You might not notice it immediately, but Boston police officers have finally begun wearing body cameras. In a civil rights breakthrough for our city and the whole Commonwealth, a judge last week ruled that the Boston Police Department's pilot program for body-worn cameras should proceed.
 

That's good news for civil rights and police accountability.

We are all better off with the addition of these devices on the uniforms of the officers who patrol our streets. Body-worn cameras (BWCs) have already been shown to provide greater accountability in cities that have deployed them, including New York, Philadelphia, Denver, Los Angeles, Seattle and most of the rest of the 25 largest cities in the country (as well as Gill and Methuen, which have helped to lead the way in Massachusetts).

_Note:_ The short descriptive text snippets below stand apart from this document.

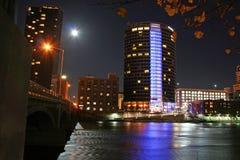 I stadens centrum Grand Rapids på natten Arkivfoto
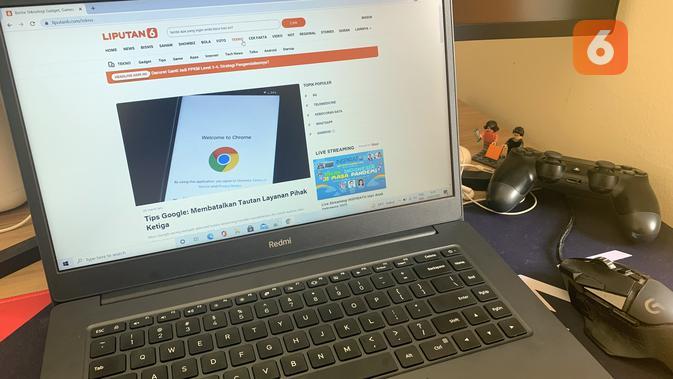 Review RedmiBook 15. (Liputan6.com/ Yuslianson)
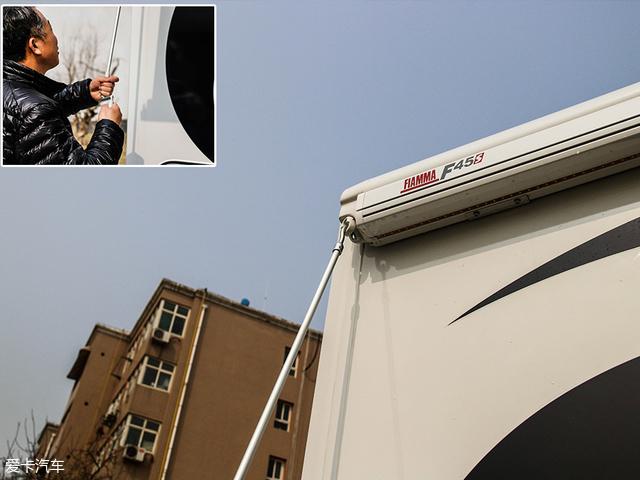 打开顶棚的方法也十分简单,只需要从车厢门的内侧取出操纵杆,将操纵杆的一端扣在如大图所示位置,再由人工通过旋转操纵杆的方式,即可打开,关闭同理。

We are better off because of testimony from Commissioner William Evans, publicly acknowledging the need for greater accountability in the Boston Police department. As the Commissioner said in court last week:

"Heaven forbid our officers get involved in a shooting and we don't have video footage....We are one incident away from what happened in other cities....This [wearing body cameras] is something that is coming to every police department."

We are better off thanks to strong leadership shown by a group of new young leaders, who have consistently—over two years—taken up the mantle for greater police accountability. Of note, the emergence of the Boston Police Camera Action Team (BPCAT) is a great sign of this city's potential to build a strong civil society, in which the police are responsive to the people they are hired to serve and protect.

The ACLU of Massachusetts proudly partnered with BPCAT, the NAACP, the Black Law Students Association at Harvard, and community leaders to develop a Do it Right campaign for the use of body-worn cameras. Together, we designed a model policy that reflects best protections for privacy and due process. Together, we testified at city council hearings. Most importantly, we listened and heard from the people at community meetings.

Our “Do It Right” campaign continues. Looking ahead, the ACLU agrees with BPCAT's three-part prescription for body-worn cameras: (1) they must be mandatory for all officers, not just those in the pilot program that launched this week; (2) officers who refuse to comply must face consequences; and (3) officers should not be permitted to pre-screen videos before writing their reports.

At the same time, video footage taken by you—passersby—remains key to ensuring police accountability, as Commissioner Evans himself testified.

We must remain vigilant when building constructive police-community relations. But the launch of a body-worn camera pilot program is a giant step toward doing it right, proving once again that Boston and cities throughout the Commonwealth are better off when they use technology in the service of liberty.
 
Rahsaan Hall is the director of the Racial Justice Program at the ACLU of Massachusetts. Carol Rose is the executive director of the ACLU of Massachusetts.